Scientists have successfully sequenced the entire genome of a human fetus using a blood sample from the mother and a saliva sample from the father, according to a study published Wednesday.
The non-invasive test could lead down the road to a “vastly comprehensive” prenatal genetic screening that could scan for more than 3000 Mendelian disorders, such as Down syndrome, Huntington’s disease, and cystic fibrosis, the study researchers said.
“This opens up the possibility of prenatally diagnosing a much broader range of genetic conditions,” researcher Dr. Jay Shendure, associate professor of genome sciences at the University of Washington, told FoxNews.com. “There are roughly 3000 Mendelian disorders for which we understand the genetic basis. Each of the diseases is incredibly rare, but collectively they account for one percent of new births.”
In addition, by sequencing very deeply, the researchers were able to detect ‘de novo’ or brand new mutations in the fetus that were not present in the mother or father. De novo mutations are the basis of a substantial proportion of genetic disorders, such as autism spectrum disorders and epilepsy, making it critical to search for them as part of a comprehensive screening, the researchers said.
The test was conducted 18 weeks into couples’ pregnancies, and proved to be approximately 98 percent accurate in predicting Mendelian disorders. It also detected 39 of a baby’s 44 de novo mutations.
“Papers a few years ago from different groups showed this could be possible, but they lacked the haplotype [genetic] technology,” Shendure said.
The researchers said new developments in technology allowed them to assess more subtle variations in the fetus’ genome, down to “a minute, one letter change in the DNA code.”
“The improved resolution is like going from being able to see that two books are stuck together to being able to notice one word misspelled on a page,” study co-leader Jacob Kitzman, a National Science Foundation Graduate Research Fellow, said in a statement.

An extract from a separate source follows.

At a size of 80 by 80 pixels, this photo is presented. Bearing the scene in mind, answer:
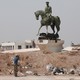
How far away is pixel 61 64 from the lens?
95.5ft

Currently, doctors use invasive testing such as amniocentesis or chorionic villus sampling, in which a needle takes tissue from the womb, to test for certain genetic disorders. The tests are associated with certain risks – even increased chances of fetal loss.
“There are many instances where women have invasive testing for a specific genetic disorder,” Shendure said, “but there could be a single non-invasive test that encompasses all of those scenarios. Most women would opt for the non-invasive test, I think.”
Shendure added the test would need to be refined – and researchers would need to learn how to better interpret the vast amount of genetic data – before this type of screening could be available to the public.
The study was published in the journal Science Translational Medicine.